## Tarefa proposta:
Altere as entradas da linha que contém "Is the police" até o fim, trocando "police officer" por "pedestrian". Reproduza essas linhas sem nenhuma outra mudança.

(Dados de perguntas de raciocínio espacial)

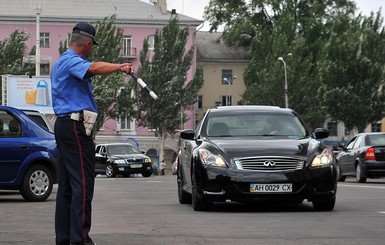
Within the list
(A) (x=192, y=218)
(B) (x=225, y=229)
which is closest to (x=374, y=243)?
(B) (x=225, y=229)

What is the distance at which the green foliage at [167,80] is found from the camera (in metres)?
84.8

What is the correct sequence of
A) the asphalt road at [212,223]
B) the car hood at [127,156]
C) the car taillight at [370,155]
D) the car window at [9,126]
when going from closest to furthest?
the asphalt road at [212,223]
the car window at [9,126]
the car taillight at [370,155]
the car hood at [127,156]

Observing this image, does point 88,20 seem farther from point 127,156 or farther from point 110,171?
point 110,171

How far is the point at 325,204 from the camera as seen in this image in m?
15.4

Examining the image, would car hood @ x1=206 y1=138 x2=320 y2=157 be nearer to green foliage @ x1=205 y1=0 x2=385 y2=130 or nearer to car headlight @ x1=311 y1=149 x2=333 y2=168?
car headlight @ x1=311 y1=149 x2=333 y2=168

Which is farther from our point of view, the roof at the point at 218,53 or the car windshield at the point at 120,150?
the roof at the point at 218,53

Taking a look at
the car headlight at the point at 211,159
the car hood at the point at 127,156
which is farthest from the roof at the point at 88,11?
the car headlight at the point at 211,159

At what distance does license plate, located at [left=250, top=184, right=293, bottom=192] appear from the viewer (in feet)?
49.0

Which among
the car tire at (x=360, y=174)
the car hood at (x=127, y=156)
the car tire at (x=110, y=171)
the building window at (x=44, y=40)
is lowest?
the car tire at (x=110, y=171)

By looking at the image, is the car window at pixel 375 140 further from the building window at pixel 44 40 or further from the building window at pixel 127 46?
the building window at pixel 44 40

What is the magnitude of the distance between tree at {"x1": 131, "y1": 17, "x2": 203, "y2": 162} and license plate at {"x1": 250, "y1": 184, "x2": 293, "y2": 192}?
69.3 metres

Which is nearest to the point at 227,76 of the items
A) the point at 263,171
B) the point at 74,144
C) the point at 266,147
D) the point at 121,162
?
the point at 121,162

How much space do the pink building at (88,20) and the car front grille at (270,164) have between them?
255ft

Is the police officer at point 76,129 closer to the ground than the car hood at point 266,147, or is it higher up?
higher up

## Resultado da tarefa:
Is the pedestrian at point 76,129 closer to the ground than the car hood at point 266,147, or is it higher up?
higher up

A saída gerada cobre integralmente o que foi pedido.